I'm toying with the idea of tidying my bombsite kitchen before bed, or hoping that if I get a good nights sleep (what's that then?) then I'll be up before the dc's and can have a tidy while I get breakfast ready. Oh, the excitement of it all.

becaroo · 25/09/2010 08:45

well, dh and I were up til 11.30 last night putting tobys b day present together - a toy kitchen from IKEA. Why do I buy things from IKEA??? why???? Swedish sadists!! Angry

On a positive note, Toby is 2 today Shock and he loves his new kitchen Smile

Off to get baking for his birthday tea later...

carrie I know just what you mean...having 2 boys I get the whole "ooh, will you be trying for a girl then?" If only they knew how much I long for another child, boy or girl!! Its just not going to happen for me. I couldnt go through losing another Sad

HOWEVER, I am very blessed with my 2 dc and just cant believe my baby is 2!!!!

Have a good weekend ladies x

PS Heating on as we speak!!!

Debs75 · 25/09/2010 09:18

Having children is such a personal thing it is easy to offend with innocuos comments.

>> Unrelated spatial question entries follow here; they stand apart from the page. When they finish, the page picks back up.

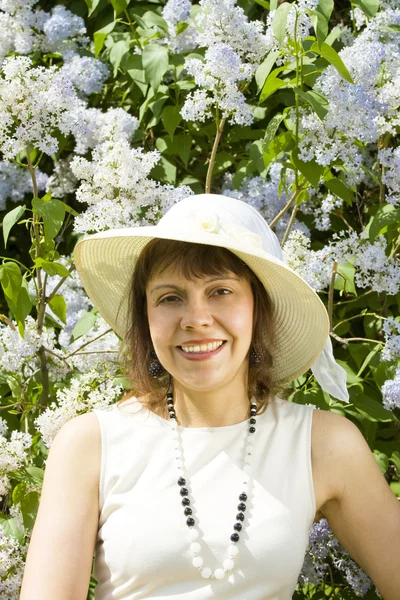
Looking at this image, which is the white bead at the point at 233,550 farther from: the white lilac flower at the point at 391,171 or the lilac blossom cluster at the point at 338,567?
A: the white lilac flower at the point at 391,171

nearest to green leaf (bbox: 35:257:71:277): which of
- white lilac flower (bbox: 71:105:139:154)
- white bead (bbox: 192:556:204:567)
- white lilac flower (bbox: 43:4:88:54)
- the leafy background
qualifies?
the leafy background

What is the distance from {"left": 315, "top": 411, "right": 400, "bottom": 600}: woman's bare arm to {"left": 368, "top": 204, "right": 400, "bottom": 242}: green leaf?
69 cm

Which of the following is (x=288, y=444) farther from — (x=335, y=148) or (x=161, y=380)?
(x=335, y=148)

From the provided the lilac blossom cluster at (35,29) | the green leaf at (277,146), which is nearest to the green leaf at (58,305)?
the green leaf at (277,146)

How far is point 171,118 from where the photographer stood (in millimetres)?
2938

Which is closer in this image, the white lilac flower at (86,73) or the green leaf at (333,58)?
the green leaf at (333,58)

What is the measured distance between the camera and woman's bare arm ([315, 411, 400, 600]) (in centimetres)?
206

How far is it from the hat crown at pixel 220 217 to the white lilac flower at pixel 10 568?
0.91m

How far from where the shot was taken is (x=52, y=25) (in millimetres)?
3166

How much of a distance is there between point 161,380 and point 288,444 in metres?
0.33

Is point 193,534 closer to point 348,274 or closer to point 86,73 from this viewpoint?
point 348,274

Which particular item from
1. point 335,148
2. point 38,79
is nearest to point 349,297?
point 335,148

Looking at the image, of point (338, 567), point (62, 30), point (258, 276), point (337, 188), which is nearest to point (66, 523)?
point (258, 276)

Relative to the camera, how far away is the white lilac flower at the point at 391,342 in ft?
8.20
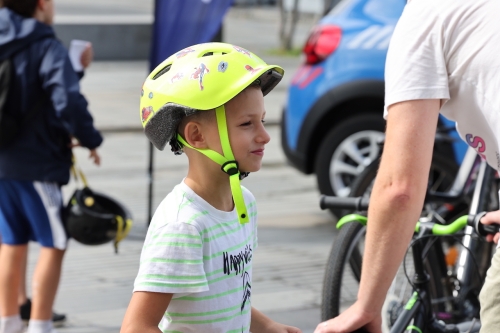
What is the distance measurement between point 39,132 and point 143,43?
1607cm

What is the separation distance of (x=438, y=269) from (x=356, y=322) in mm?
1323

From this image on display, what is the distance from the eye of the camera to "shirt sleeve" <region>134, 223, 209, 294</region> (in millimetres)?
2039

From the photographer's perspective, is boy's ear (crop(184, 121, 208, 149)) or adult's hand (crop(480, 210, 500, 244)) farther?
adult's hand (crop(480, 210, 500, 244))

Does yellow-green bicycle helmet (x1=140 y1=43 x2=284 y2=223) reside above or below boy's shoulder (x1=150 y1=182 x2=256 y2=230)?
above

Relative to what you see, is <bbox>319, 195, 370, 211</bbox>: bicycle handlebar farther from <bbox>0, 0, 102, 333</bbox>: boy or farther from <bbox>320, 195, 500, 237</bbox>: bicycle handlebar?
<bbox>0, 0, 102, 333</bbox>: boy

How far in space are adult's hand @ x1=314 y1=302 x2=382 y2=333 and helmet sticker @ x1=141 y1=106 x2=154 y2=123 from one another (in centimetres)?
69

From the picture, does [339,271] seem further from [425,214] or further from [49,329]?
[49,329]

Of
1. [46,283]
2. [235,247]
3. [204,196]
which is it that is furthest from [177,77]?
[46,283]

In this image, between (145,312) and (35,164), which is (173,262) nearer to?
(145,312)

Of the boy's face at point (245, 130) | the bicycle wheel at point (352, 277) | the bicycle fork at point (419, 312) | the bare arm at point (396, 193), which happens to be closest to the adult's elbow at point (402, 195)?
the bare arm at point (396, 193)

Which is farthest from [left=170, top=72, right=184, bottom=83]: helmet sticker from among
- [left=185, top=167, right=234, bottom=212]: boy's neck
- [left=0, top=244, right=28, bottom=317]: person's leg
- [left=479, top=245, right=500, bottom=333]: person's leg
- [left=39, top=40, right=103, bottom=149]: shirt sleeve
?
[left=0, top=244, right=28, bottom=317]: person's leg

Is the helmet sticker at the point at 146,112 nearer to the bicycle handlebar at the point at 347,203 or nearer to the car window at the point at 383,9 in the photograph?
the bicycle handlebar at the point at 347,203

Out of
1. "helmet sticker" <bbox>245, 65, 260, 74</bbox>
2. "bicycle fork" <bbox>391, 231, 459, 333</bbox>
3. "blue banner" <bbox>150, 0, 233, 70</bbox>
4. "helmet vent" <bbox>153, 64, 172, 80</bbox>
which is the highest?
"helmet sticker" <bbox>245, 65, 260, 74</bbox>

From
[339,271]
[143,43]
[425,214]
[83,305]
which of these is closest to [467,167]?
[425,214]
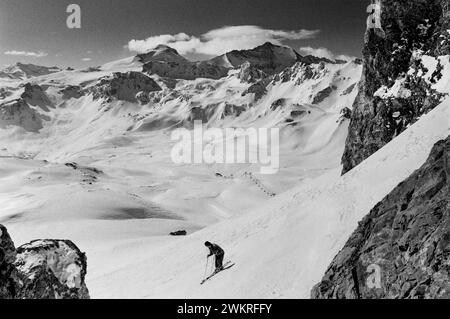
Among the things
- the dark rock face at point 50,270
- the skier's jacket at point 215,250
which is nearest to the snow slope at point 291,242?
the skier's jacket at point 215,250

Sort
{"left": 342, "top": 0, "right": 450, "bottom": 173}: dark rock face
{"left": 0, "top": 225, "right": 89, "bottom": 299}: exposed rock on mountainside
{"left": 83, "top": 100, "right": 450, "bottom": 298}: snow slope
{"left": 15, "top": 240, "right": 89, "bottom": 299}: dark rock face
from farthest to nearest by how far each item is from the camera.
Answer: {"left": 342, "top": 0, "right": 450, "bottom": 173}: dark rock face → {"left": 83, "top": 100, "right": 450, "bottom": 298}: snow slope → {"left": 15, "top": 240, "right": 89, "bottom": 299}: dark rock face → {"left": 0, "top": 225, "right": 89, "bottom": 299}: exposed rock on mountainside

I get it the other way around, '4 kids you better stop now' or from my mum 'you CAN'T have anymore' i love being pregnant and the birth and newborn stages but i know more kids is too impractical. That said everyone else can butt out. If you tell what to do too many times i will do the opposite.

Debi you are becoming a 'southern softie' our heating doesn't come on till Hull Fair week, 2nd week in October. Although i admit it is bloody cold some nights

becaroo · 25/09/2010 09:42

debs God, I am just the same! Grin thats how Toby is here - pure stubborness and refusal to be sensible Grin

DastardlyandSmugly · 25/09/2010 17:35

Happy birthday Toby.

Hopefully · 25/09/2010 17:55

Oh my gosh, we've just been posted the minutes of DP's 'evidence gathering meeting' and there's loads of stuff missing from the minutes (mostly things that make DP look good). How is this happening!?

Happy birthday Toby Smile

Also, have received the date of my 20 week scan, but not a 12 week scan appointment (am currently 13 weeks). Methinks I may have slipped through the system somewhere. At least scan appointment card has the number of the ante-natal unit on it, so I can phone and talk to them - MW was v unhelpful.

DastardlyandSmugly · 25/09/2010 18:17

Hopefully have you spoken to an employment lawyer?